3. That the learned CIT(A) has further erred in 'enhancing' the income of the ass ssee company of Rs.2,69,66,400/. The aforesaid addition made and enhanced by the CIT(A) is without jurisdiction and is otherwise too untenable. The CIT(A) has overlooked the submissions of the assessee when making the aforesaid addition.
4 The CIT(A) in fact, without even appreciating that the learned A.O. has neither dealt the issue in the order of assessment nor even was the subject matter of appeal before him could not have any valid justification to enhance the addition since he had no jurisdiction to enhance the income which was neither the subject matter of appeal or even of assessment.
4.1 That the learned CIT(A) went into an error of law when he held that said sum was not new source of income.
5. That, even otherwise the learned CIT(A) has erred in enhancing the income by the aforesaid sum of Rs.2,69,66,400/-, as the expenditure was allowable a business expenditure for the instant assessment year.

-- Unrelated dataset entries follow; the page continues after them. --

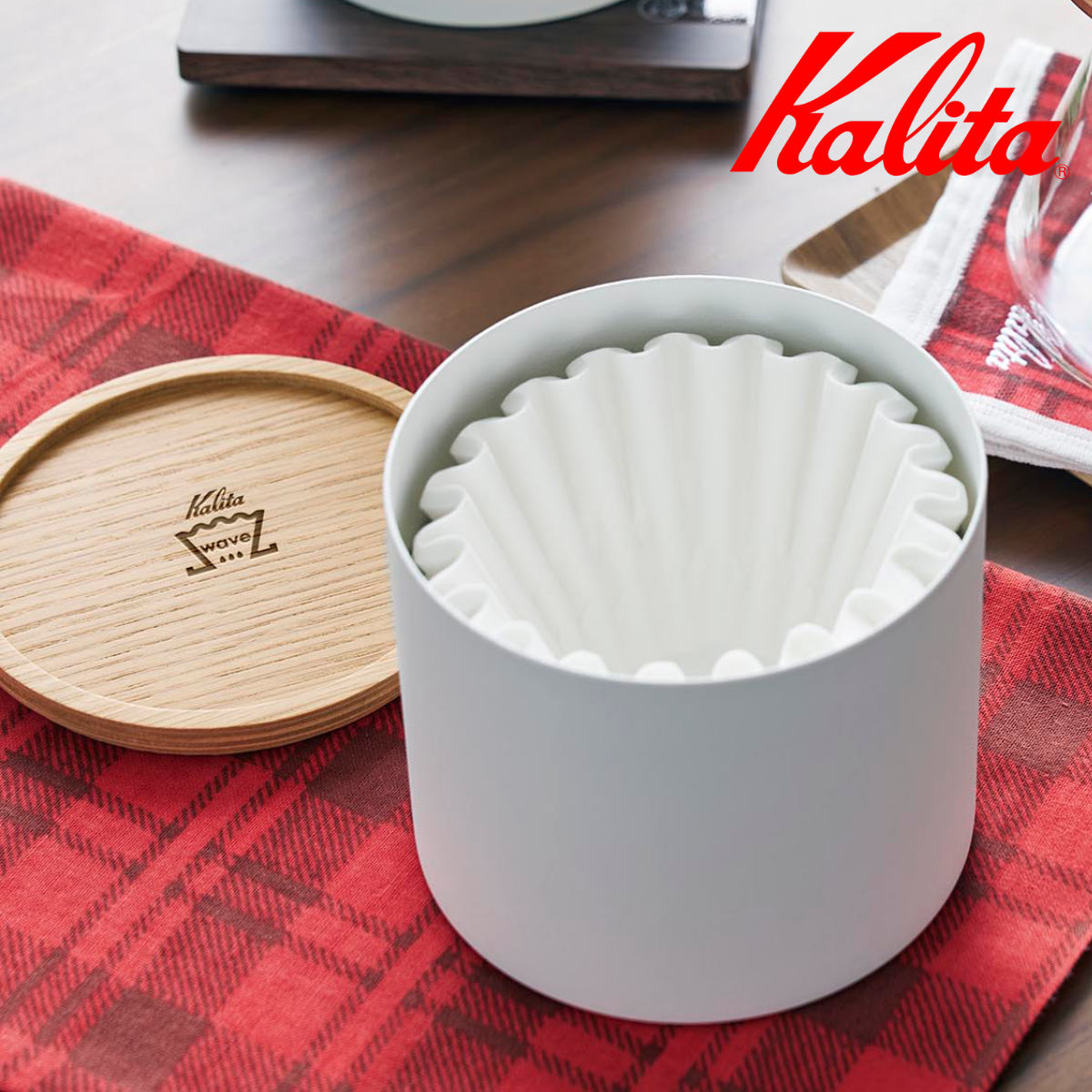 Kalita カリタ コーヒーフィルター ケース ウェーブフィルターケース WT ( 75枚収納可能 スチール 天然木 コーヒー フィルター ロシ 濾紙 ろし 収納 収納ケース おしゃれ KWF-155/185対応 )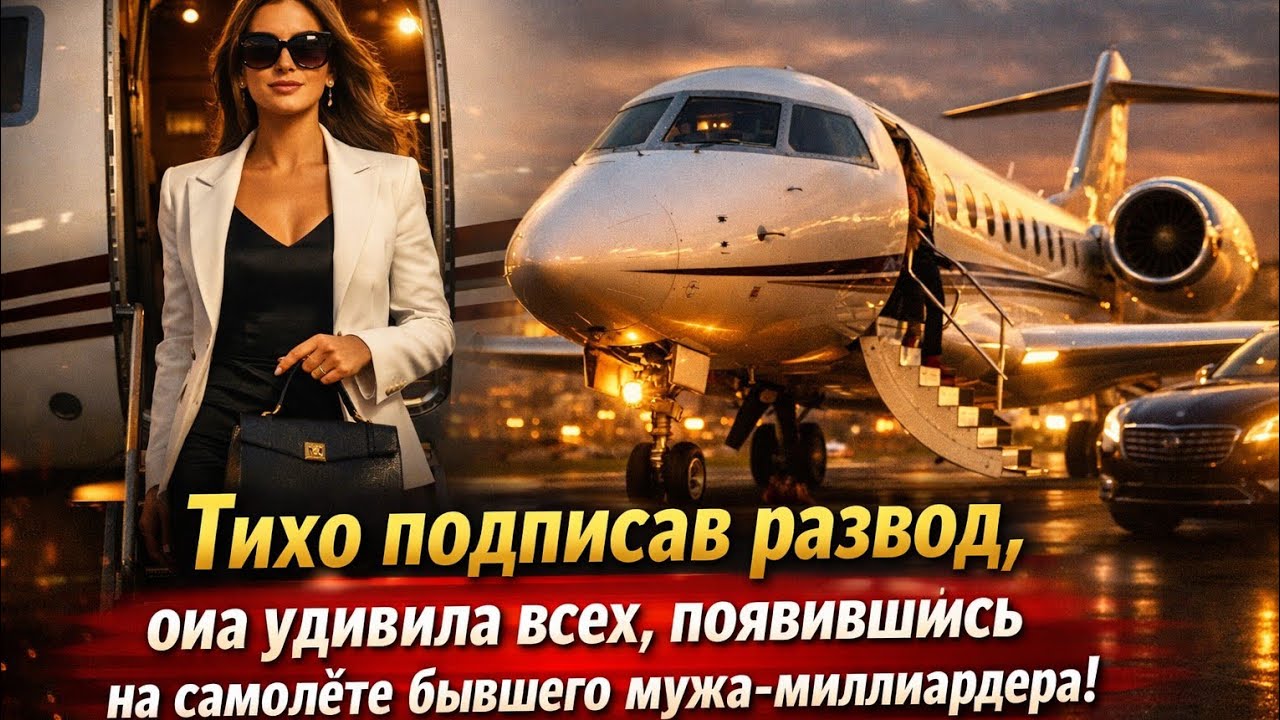 Тихо подписав развод, она удивила всех, появившись на самолёте бывшего мужа-миллиардера!
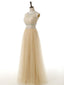 A-line Two Piece Beaded Tulle Evening Dresses ,Cheap Prom Dresses,PDY0587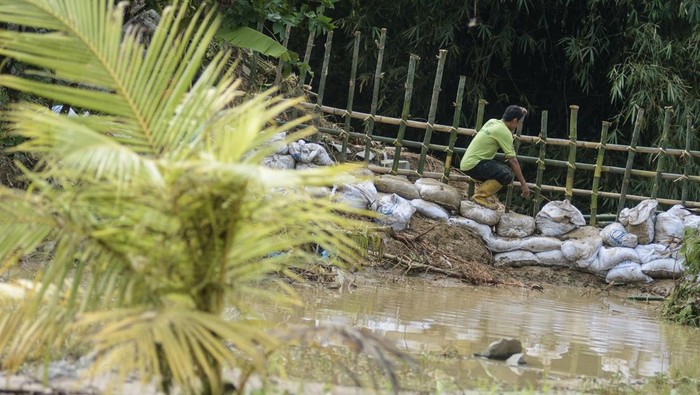 Antisipasi Banjir, Warga Cikaobandung Bikin Tanggul Sementara Warga memasang bambu dan pasir penahan di bantaran Sungai Cinangka di Cikaobandung, Purwakarta, Jawa Barat, Senin (10/3/2025). Warga bersama aparatur desa mulai membuat tanggul sementara menggantikan tanggul sepanjang 30 meter yang jebol untuk mengantisipasi terjadinya banjir luapan susulan saat intensitas hujan tinggi. ANTARA FOTO/Novrian Arbi/rwa.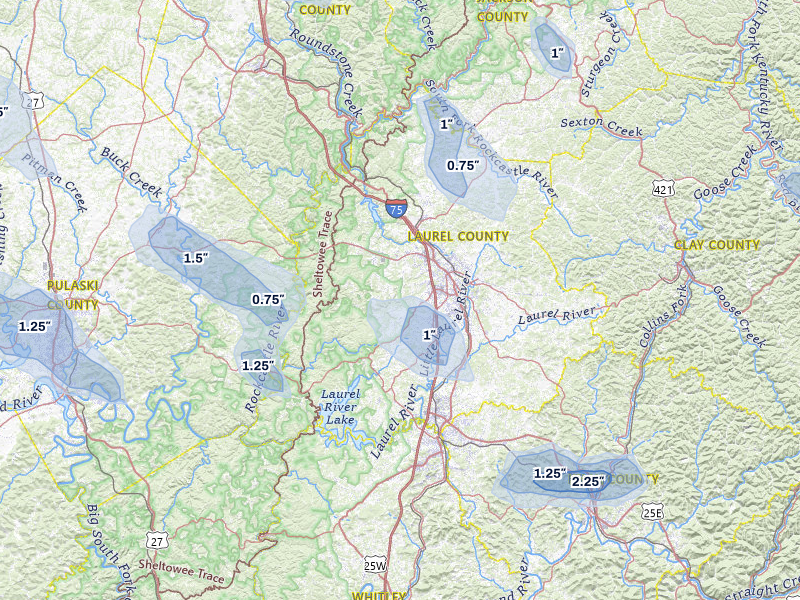 NEXRAD radar-signature map of the hail storm over London, KY on Aug 11, 2026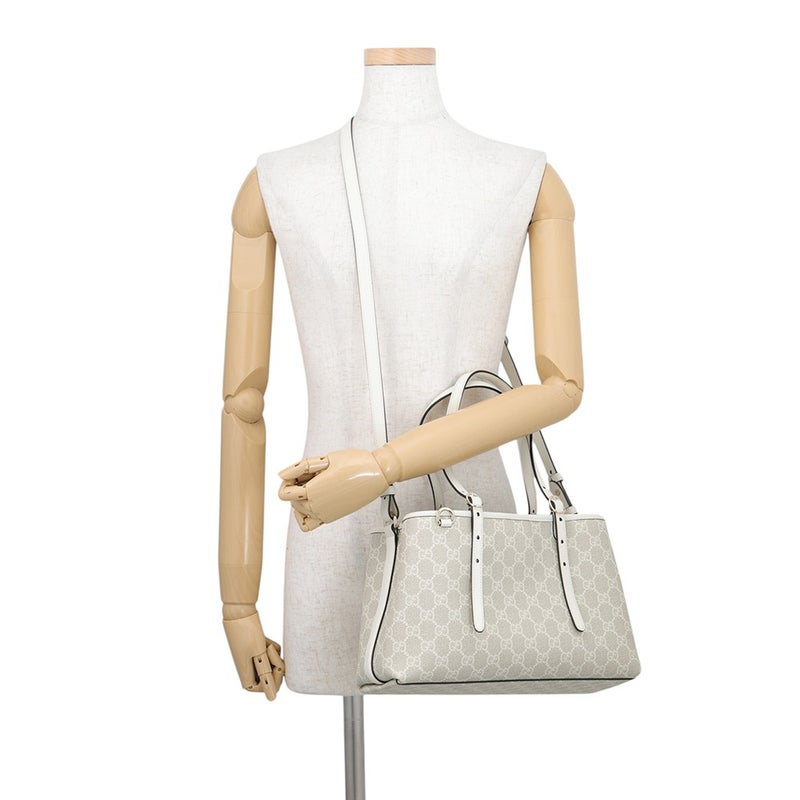 グッチ トートバッグ GGエンブレム ミディアム トート PVC レザー 815214 GUCCI 2way 白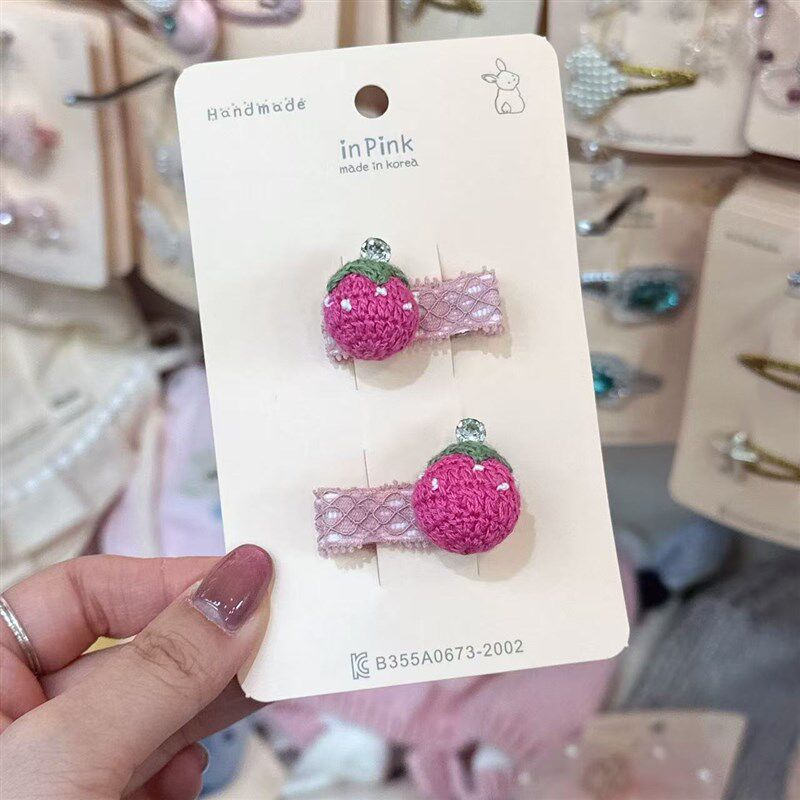 3.9韩国inpink儿童发饰2025春新款手工水果草莓樱桃全包发夹边夹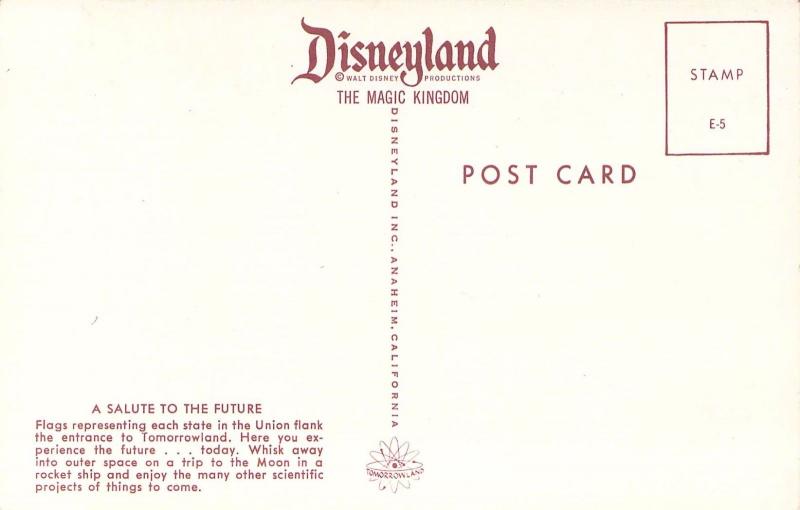 Disneyland, E-5, Salute to the Future, Tomorrowland, Vintage Postcard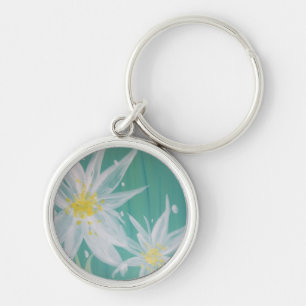 Japansk Sumi design Rund Silverfärgad Nyckelring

6. That the learned CIT(A) has erred in initiating proceedings u/s 271 (1 )(c) of the Act in respect of the aforesaid sum even after recording that the assessee had made wrong claim despite the fact otherwise too, no penalty was leviable, the initiation of proceedings is thus beyond jurisdiction.
7. That the learned CIT (A) has erred in upholding the levy of interest u/s 234B and 234D of the Act as no interest was leviable on the assessee. It is thus prayed that the addition made by the AO and sustained by the CIT (A) of sum aggregating to Rs.32,58,554/- and the enhancement of income made by the CIT Appeals of Rs.2,69,66,400/- be directed to be deleted.”
3. Appellant, DCIT, Central Circle 20, New Delhi (hereinafter referred to as the ‘Revenue’) by filing the present appeal sought to set aside the impugned order dated 27 03 2014 passed by the Commissioner of Income - tax (Appeals)-XXXI, New Delhi qua the assessment year 2009-10 on the grounds inter alia that :-
“1. The order of the Ld. CIT (A) is not correct in law and facts.
2. On the facts and circumstances of the case, the Ltd. CIT(A) has erred in deleting the addition of Rs.64,0,84.000/- made by the AO by disallowing interest paid on loans debited in Profit and Loss Account.
3. On the facts and circumstances of the case. the Ltd. CIT(A) has erred in deleting the addition of Rs.19,89,044/- on account of disallowance of Advertisement & Publicity expenses.
4. On the facts and circumstances of the case, the Ltd. CIT(A) has erred in deleting the addition of Rs.1,44,87,193/- on account of disallowance of Advertisement & Publicity expenses.
5. On the facts and circumstances of the case. the Ltd. CIT(A) has erred in deleting the addition of Rs.94,31,332/- on account of disallowance of Advertisement & Publicity expenses.
6. On the facts and circumstances of the case. the Ltd. CIT(A) has erred in deleting the addition of Rs. 4,11,814/- on account of un-verifiable sundry creditors.